30 Years Later, Iran Hostages Still Seek Justice

Former hostages angry U.S. government blocks efforts for compensation from Iran.

Nov. 4, 2009 — -- It was 30 years ago today that a mob of Iranian students scaled the walls of the U.S. embassy in Tehran, took 52 Americans hostage and began a lengthy standoff that humbled the most powerful country on earth.

Three decades later, the one-time hostages are still mad. The hostages' memories of their captivity remain vivid and their contempt for their captors remains raw. But mostly they are mad at the U.S. government.

"The Islamic Republic of Iran disavowed international law and never apologized for anything they did," said Barry M. Rosen, 65, now a college administrator in New York City who was working as the embassy's press attache in 1979.

"But I'm angry at my own government. No provisions were made to compensate us hostages. We're still fighting for compensation. I say: 'Shame on you, American government. Shame on you, State Department,'" he said.

A series of administrations has blocked the former hostages' efforts to collect an apology or any financial retribution from the Islamic regime, which held them captive, often blindfolded, in dark cells and in isolation for 444 days. The former hostages object to the deal President Carter agreed to for their release, which they charge was tantamount to negotiating a ransom with terrorists.

The deal the Americans struck with Iran only emboldened the most militant members of the Iranian regime and the United States is still paying the price, former hostages claim. The virulently anti-American leaders unleashed a wave of Iranian-financed terror groups like Hezbollah and Hamas. The deal empowered the most extreme elements of their captors, who now run Iran and have even imprisoned some of their fellow hostage-takers, the former hostages say.

Iran, which was never forced to pay for violating international law with the embassy take-over, is again thumbing its nose at the world by pressing ahead on technology that could lead to a nuclear weapon, former hostages say.

Former Iranian Hostages Still Angry

"The American government should never have cut a deal," said Kevin Hermening, now a financial advisor in Wisconsin, but who was a 20-year-old Marine stationed in the embassy when the crisis began.

"The bottom line is, because our country put the interests of 52 people ahead of the interest of millions of American citizens, we have had to deal with Islamic terrorism for past 30 years," he said.

"The Iranian government has never been held to task with blood or treasure for what took place," he said. "You shouldn't be able to violate international law and get away scot-free."

Hermening and most of the other hostages added their names to a class action lawsuit in 2001, seeking to bring suit in U.S. federal court against the government of Iran to receive reparations.

But despite attempts in the courts and in Congress, as well as appeals to five different presidential administrations, the hostages have never received compensation or an apology, a fact they blame on the State Department's adherence to the deal the United States made with Iran in January 1981.

The hostages involved in the suit said they believe the U.S. government remains hamstrung by a devil's bargain struck by Carter, under intense political pressure in the waning days of his presidency.
▬▬▬▬▬▬
*WORK TO BE COMPLETED*
Pick up the article on the former Iran hostages where it stops and continue writing it. The data after this article has no connection to it.

*EXERCISE DATA*
▬▬▬▬▬▬
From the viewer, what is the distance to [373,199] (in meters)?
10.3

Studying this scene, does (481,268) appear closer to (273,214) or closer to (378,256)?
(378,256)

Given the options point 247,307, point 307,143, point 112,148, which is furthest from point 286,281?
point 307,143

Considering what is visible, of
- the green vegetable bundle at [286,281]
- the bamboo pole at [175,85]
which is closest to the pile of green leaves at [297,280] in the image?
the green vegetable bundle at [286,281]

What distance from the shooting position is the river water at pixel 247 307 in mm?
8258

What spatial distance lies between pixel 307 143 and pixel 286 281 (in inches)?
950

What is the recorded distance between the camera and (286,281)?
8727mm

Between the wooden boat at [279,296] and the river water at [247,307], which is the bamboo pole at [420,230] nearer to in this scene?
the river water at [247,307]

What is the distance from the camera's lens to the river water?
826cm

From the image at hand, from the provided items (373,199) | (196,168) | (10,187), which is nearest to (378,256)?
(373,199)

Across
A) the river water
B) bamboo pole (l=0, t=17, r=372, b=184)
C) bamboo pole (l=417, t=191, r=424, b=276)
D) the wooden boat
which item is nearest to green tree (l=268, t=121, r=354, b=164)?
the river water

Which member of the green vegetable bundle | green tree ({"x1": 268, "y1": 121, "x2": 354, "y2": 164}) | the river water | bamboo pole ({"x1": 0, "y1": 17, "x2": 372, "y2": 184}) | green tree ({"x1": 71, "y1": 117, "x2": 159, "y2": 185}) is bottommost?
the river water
▬▬▬▬▬▬
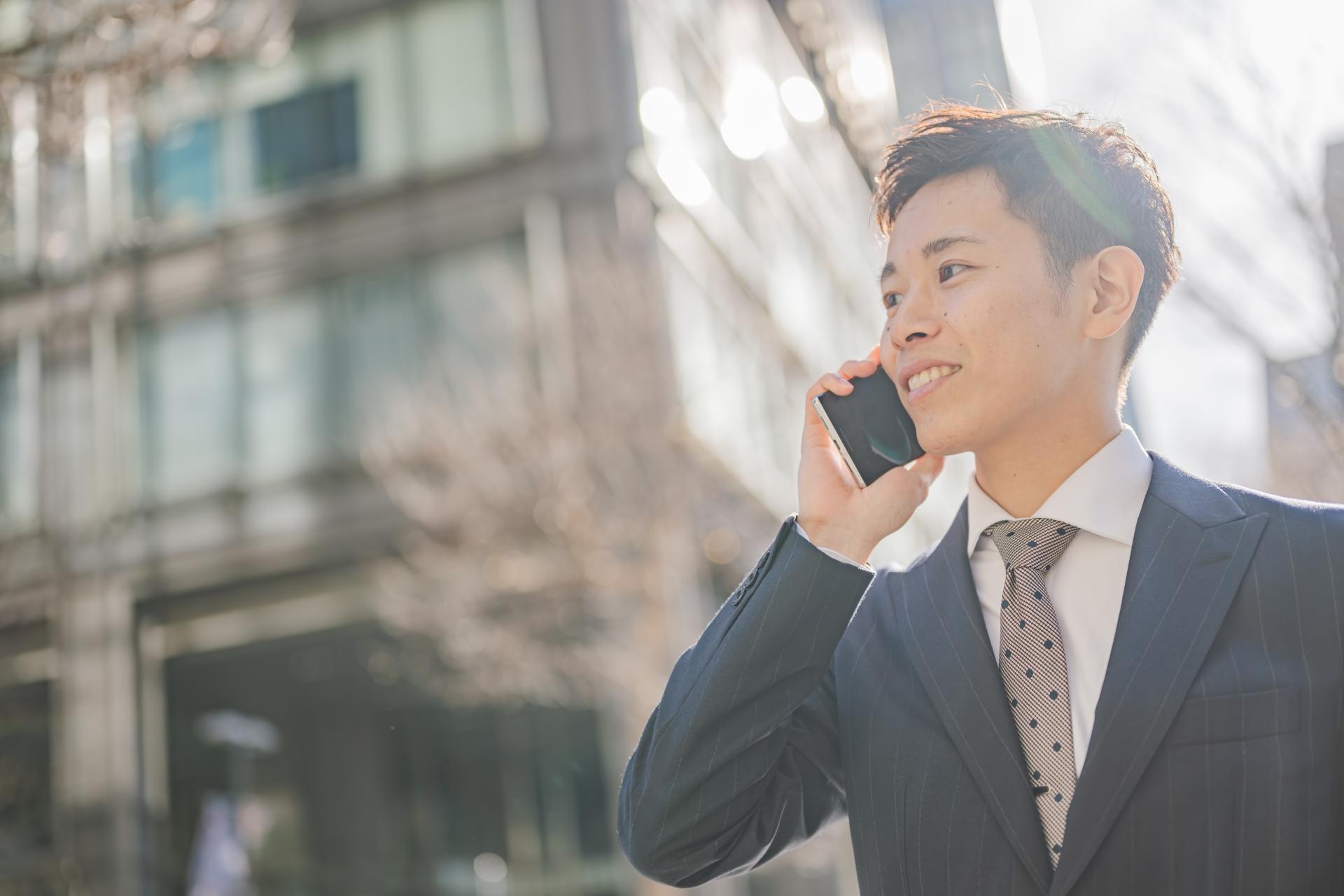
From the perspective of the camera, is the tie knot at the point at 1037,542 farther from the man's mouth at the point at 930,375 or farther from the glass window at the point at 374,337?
▬▬▬▬▬▬
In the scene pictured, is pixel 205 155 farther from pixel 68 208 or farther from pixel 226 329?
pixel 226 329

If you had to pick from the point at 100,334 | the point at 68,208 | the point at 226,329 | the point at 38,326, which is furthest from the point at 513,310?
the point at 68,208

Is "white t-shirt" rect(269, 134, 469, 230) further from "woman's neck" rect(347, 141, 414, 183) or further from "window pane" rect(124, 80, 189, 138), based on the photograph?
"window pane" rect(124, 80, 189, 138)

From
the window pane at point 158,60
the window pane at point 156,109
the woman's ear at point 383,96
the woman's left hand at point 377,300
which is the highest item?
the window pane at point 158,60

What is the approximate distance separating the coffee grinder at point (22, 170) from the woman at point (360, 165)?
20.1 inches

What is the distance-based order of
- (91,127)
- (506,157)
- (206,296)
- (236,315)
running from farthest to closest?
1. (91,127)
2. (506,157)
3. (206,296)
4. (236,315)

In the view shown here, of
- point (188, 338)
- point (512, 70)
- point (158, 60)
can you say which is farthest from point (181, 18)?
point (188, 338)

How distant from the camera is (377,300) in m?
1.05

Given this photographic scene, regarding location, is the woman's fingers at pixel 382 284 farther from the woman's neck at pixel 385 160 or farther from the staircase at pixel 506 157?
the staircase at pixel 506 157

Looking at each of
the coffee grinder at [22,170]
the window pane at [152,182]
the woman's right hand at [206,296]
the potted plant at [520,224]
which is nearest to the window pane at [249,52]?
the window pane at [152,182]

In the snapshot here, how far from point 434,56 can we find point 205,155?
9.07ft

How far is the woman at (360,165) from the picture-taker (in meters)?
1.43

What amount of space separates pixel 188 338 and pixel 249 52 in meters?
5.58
▬▬▬▬▬▬
*RESPONSE BELOW*
Despite successive American administrations labeling the Iranian regime everything from a "rogue state" to a pillar of the "axis of evil," the State Department has fought the former hostages in court.

Under a 1996 law that allows citizens to bring suit against foreign governments in federal court, the hostages sought and won $33 billion in compensatory and punitive damages in 2001. But just prior to a hearing to determine the final damages, the Bush administration in 2002 stepped in and said the case violated the Algiers Accords, preventing the hostages from receiving anything.

The Algiers Accords was the deal between Iran and the Carter administration that freed the hostages, and included a clause preventing the hostages from suing the Iranian regime.

In 2003, the hostages filed another class action lawsuit. The Bush administration offered them a few thousand dollars apiece, but the hostages refused and Congress never acted. In 2004, the Supreme Court refused to hear their case.

Iran Hostage Anniversary a Bitter Milestone

Since then, the former hostages have bided their time, hoping a Congress increasingly concerned with the rise of a even more radicalized and nuclear Iran will be spurred to action.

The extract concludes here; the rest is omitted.